_What you are asked to do_
Rename "tram" to "streetcar" wherever it occurs in the lines starting at the one containing "Between the building" and ending at the one containing "Answer: 491 cm". Return only those lines, with everything else unchanged.

--- START OF Given data ---

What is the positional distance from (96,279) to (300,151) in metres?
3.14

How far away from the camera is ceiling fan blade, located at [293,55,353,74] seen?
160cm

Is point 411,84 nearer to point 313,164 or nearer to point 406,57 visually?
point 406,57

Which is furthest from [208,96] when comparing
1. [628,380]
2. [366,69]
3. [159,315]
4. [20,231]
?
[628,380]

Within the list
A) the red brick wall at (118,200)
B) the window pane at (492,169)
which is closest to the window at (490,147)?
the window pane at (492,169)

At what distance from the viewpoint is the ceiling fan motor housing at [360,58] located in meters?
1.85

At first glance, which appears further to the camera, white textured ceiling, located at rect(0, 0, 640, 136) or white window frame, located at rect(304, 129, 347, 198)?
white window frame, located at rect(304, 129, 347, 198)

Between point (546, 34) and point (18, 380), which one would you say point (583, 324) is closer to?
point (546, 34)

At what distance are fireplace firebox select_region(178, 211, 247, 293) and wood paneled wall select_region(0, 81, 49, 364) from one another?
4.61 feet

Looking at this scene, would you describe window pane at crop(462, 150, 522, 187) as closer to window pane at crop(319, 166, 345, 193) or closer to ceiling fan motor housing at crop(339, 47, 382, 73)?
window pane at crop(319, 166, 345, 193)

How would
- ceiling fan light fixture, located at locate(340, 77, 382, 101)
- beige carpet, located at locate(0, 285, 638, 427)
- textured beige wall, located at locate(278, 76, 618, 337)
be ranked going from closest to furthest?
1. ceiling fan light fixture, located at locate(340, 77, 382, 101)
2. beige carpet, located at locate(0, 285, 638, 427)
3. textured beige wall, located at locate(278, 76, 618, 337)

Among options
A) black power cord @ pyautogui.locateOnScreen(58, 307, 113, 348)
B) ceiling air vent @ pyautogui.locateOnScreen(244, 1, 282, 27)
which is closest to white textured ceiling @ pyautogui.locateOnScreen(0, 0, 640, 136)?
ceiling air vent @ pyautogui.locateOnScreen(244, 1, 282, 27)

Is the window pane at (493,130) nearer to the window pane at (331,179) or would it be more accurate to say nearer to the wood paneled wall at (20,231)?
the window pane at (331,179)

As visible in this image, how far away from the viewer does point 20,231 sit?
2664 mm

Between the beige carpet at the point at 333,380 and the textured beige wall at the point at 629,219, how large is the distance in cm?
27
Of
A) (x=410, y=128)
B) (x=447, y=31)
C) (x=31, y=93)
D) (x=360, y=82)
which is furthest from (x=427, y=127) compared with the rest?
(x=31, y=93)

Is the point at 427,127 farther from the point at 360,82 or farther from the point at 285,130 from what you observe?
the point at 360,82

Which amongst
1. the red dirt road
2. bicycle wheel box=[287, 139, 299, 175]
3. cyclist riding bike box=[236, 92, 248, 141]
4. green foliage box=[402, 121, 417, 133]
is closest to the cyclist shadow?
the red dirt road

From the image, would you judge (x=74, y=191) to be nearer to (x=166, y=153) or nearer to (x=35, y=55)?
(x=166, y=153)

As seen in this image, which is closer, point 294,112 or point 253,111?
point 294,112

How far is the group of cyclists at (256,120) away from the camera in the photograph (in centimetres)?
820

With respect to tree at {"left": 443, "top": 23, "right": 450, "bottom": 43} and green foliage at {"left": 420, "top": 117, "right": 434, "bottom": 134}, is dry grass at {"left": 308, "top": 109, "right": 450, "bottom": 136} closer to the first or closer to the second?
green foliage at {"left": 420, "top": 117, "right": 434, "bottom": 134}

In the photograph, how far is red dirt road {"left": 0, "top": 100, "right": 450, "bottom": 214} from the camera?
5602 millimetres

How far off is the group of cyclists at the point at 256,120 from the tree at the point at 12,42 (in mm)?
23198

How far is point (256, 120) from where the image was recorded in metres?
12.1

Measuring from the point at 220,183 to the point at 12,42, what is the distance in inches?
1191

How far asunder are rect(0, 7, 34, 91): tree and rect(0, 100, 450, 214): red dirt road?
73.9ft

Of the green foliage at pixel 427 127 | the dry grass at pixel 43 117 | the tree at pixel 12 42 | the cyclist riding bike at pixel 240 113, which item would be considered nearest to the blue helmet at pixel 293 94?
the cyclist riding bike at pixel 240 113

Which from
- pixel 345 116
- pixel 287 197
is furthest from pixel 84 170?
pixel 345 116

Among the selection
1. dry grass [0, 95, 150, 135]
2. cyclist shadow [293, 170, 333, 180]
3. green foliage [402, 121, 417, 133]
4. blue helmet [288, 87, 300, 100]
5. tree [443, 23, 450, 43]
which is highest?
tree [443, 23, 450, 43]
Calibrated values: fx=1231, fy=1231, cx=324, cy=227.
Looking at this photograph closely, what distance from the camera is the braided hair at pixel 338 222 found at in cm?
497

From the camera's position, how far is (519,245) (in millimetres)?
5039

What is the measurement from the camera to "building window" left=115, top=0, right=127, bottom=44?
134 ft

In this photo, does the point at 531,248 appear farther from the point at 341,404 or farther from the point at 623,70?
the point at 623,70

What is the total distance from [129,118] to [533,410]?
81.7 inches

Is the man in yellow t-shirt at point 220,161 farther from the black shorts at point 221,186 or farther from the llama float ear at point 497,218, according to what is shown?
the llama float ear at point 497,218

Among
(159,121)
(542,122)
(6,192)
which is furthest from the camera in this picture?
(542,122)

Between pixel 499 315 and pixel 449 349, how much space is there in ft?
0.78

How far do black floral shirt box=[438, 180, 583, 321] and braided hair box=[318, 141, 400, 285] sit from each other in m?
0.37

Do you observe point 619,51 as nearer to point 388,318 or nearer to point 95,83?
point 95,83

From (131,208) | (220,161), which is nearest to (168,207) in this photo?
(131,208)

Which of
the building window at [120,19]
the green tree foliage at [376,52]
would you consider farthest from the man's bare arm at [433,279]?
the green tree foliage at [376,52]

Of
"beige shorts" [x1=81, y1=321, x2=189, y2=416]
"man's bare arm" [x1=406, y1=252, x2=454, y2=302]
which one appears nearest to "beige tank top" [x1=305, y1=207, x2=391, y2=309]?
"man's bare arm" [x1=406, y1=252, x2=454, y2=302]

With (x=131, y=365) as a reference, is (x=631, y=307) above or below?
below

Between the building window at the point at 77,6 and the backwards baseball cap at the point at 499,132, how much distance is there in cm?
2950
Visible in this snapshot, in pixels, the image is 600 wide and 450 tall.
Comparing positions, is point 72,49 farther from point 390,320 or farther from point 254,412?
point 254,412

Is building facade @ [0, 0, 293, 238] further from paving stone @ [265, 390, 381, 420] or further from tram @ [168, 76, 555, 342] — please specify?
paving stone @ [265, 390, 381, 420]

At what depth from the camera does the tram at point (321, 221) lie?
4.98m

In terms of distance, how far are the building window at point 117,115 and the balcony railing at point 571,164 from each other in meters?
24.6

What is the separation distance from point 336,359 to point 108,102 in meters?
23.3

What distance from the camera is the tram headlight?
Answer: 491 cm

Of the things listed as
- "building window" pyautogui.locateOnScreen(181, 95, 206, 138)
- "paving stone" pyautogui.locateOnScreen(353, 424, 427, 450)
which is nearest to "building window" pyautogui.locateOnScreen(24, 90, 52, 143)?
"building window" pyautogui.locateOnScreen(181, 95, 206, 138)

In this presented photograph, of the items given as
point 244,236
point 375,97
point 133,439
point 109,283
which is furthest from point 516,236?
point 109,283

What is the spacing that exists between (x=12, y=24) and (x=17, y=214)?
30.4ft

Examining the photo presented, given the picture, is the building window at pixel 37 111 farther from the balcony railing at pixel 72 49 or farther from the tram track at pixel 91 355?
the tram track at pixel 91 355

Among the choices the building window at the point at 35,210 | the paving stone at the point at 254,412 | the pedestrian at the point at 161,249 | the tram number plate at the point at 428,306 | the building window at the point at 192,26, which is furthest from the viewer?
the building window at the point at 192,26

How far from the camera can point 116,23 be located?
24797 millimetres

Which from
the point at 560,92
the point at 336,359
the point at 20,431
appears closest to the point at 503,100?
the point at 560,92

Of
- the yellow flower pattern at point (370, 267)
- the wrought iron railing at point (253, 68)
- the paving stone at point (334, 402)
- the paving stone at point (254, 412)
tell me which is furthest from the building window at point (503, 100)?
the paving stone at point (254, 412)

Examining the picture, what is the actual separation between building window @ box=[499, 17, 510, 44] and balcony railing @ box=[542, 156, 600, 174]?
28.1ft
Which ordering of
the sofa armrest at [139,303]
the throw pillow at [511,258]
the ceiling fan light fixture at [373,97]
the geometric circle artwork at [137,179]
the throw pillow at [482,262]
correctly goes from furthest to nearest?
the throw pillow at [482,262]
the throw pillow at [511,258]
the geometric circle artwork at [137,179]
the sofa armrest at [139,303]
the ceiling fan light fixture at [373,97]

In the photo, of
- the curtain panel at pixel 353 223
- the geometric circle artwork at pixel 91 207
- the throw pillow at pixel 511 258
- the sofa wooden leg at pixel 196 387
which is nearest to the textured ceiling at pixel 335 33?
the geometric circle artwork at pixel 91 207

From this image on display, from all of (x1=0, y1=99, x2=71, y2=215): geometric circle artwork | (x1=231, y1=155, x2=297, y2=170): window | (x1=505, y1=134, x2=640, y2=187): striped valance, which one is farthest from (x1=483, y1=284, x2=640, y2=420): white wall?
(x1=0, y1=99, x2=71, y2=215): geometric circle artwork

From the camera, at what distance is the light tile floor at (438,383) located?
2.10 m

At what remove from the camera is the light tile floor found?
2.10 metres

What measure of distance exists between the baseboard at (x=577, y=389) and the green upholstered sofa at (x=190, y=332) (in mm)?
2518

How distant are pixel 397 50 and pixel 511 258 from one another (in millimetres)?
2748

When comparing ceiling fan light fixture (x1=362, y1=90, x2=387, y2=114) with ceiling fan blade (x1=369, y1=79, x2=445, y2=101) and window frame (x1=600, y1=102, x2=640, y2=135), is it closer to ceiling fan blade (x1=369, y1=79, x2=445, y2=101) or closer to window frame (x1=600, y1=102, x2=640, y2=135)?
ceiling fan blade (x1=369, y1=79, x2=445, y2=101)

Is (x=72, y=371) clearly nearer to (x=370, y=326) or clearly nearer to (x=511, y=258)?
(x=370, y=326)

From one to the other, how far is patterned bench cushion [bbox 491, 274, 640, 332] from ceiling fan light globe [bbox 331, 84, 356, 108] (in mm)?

--- END OF Given data ---

_Written answer_
Between the building window at the point at 77,6 and the backwards baseball cap at the point at 499,132, how much distance is there in cm?
2950
Visible in this snapshot, in pixels, the image is 600 wide and 450 tall.
Comparing positions, is point 72,49 farther from point 390,320 or farther from point 254,412?
point 254,412

Is building facade @ [0, 0, 293, 238] further from paving stone @ [265, 390, 381, 420] or further from streetcar @ [168, 76, 555, 342] — please specify?
paving stone @ [265, 390, 381, 420]

At what depth from the camera does the streetcar at point (321, 221) lie?
4.98m

In terms of distance, how far are the building window at point 117,115 and the balcony railing at point 571,164 from each other in meters?
24.6

What is the separation distance from point 336,359 to point 108,102 in meters?
23.3

What distance from the camera is the streetcar headlight?
Answer: 491 cm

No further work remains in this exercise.